▸ **EXERCISES**:
- A) Name the three authors of the 2009 article on identifying peer effects through social networks that the post on generalized 2SLS in Stata cites.
- B) In the post on generalized 2SLS in Stata, turn the paragraph beginning "To wrote this" into a short list that keeps its main facts.
- C) Please resume the post on generalized 2SLS in Stata, picking up after its last sentence.

Top of SELECTED EXCERPT

Generalized 2SLS implementation in Stata
Update:
I presented an slightly updated version of this Stata package at the 2023 Stata Conference. You can find my presentation here and the updated code here.
Original post:
For one of my research projects I was working on peer effects for college students, and I wanted to use the Generalized 2SLS procedure to estimate peer effects described in Bramoullé, Y., Djebbari, H., & Fortin, B. (2009). Identification of peer effects through social networks. Journal of econometrics, 150(1), 41-55.. The problem is that this project required a lot of data work and cleaning, so I worked on it on Stata mostly, but there is not a lot of support for peer effects regressions on Stata
, so I had to adapt the code of Bramoullé et al. (2009) on my own. I based my code on their article, and on the code shared on
Habiba Djebbari’s website.
Here I share my code, some examples about how to use it, and a comparison of my code and the original R
code used by the authors.
To wrote this, I took advantage of Stata’s new integration with Python and Jupyter Notebooks (more information on how to use this feature can be found here). I also used the rpy2 package to run R
commands inside a Jupyter notebook.
The original Jupyter Notebook I wrote for this can be found in my Github repository.

Bottom of SELECTED EXCERPT
Top of RECORDED INFORMATION

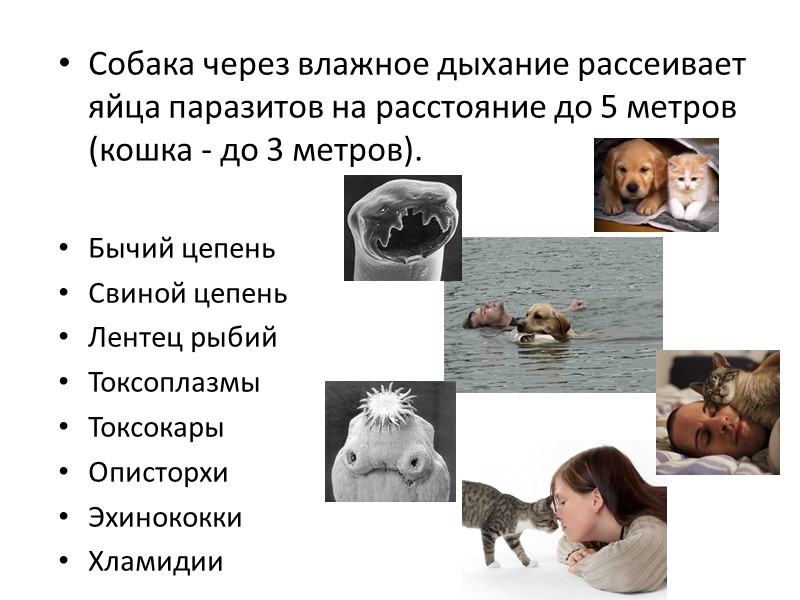 • Собака через влажное дыхание рассеивает яйца паразитов на расстояние до 5 метров (кошка - до 3 метров).

• Бычий цепень
• Свиной цепень
• Лентец рыбий
• Токсоплазмы
• Токсокары
• Описторхи
• Эхинококки
• Хламидии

Bottom of RECORDED INFORMATION

▸ **RESPONSES TO THE EXERCISE**:
- A) Y. Bramoullé, H. Djebbari and B. Fortin

- B)
- Stata's new integration with Python and Jupyter Notebooks was used to write the post, and a link explains how to use this feature.
- The rpy2 package was used to run R commands inside a Jupyter notebook.

- C)
Setting up Stata in Python
#setting up Stata in Python
import stata_setup
stata_setup.config("C:/Program Files/Stata17", "mp")
___ ____ ____ ____ ____ ®
/__ / ____/ / ____/ 17.0
___/ / /___/ / /___/ MP—Parallel Edition
Statistics and Data Science Copyright 1985-2021 StataCorp LLC
StataCorp
4905 Lakeway Drive
College Station, Texas 77845 USA
800-STATA-PC https://www.stata.com
979-696-4600 stata@stata.com
Stata license: Unlimited-user 4-core network, expiring 21 Jul 2022
Serial number: xxxxxxxxxxxx
Licensed to: Nicolas Suarez
Stanford University
Notes:
1. Unicode is supported; see help unicode_advice.
2. More than 2 billion observations are allowed; see help obs_advice.
3. Maximum number of variables is set to 5,000; see help set_maxvar.
Running C:\Program Files\Stata17/profile.do ...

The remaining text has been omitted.